- Born: Ellen Margaret Dighton 17 March 1912 Wimbledon, London, England
- Died: 8 September 1999 (aged 87) Hindhead, England
- Education: Saint Martin's School of Art
- Occupation: Social worker
- Known for: founded a charity to support bereaved people
- Spouse: Alfred Malcolm Torrie

= Margaret Torrie =

Social worker and charity founder (1912–1999)

(Ellen) Margaret Torrie born Ellen Margaret Dighton (17 March 1912 – 8 September 1999) was a British social worker and charity founder. She founded a charity, now called Cruse Bereavement Care, to support bereaved people in the UK.

== Life ==
Torrie was born in Wimbledon. Her mother, Marie (born Delger) was Swiss and her father Ernest John Cornfield Dighton was a civil servant. When she had left school she became a pacifist which led her to join the Peace Pledge Union. She worked for the Charity Organization Society.

During the war she studied art at Saint Martin's School of Art and in 1943 she became the second wife of Alfred Malcolm Torrie who was a psychiatrist and a widower.

In 1951 her husband's job took them to York where she again took up the study of art. They were involved with work at Spofforth Hall which supported "problem families" until they returned to London in 1956.

While working for the Citizens Advice bureau she realised the effect that bereavement could make to widows. Initially the priority was not psychological support but more practical problems like tax, pensions, training for a new job, insurance, diet and health.

She founded a charity in 1959, Cruse, to support bereaved people in the UK. Her volunteers needed to deliver more than kindness but she wanted then to have a spiritual basis for their work. Religious advice was not included however and in time Cruse became a secular charity.
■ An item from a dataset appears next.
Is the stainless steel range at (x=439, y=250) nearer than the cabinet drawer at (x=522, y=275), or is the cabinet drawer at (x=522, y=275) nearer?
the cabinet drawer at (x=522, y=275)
In 1967 she took an interest in the trauma that follows a mastectomy.

By 1987 Torrie was noting that the support work supplied by Cruse was moving away from practical and spiritual support into a main influence on psychological support. The causes of this trend was said to be women's liberation, reduced religious belief and general affluence. In that year she published her memoir "My Years with Cruse".

==Death and legacy==
Torrie exhibited her art work and wrote poetry in her retirement. She died in Hindhead in 1999.

In 2022 the Cruse charity had a turnover of £8m and 186 employees.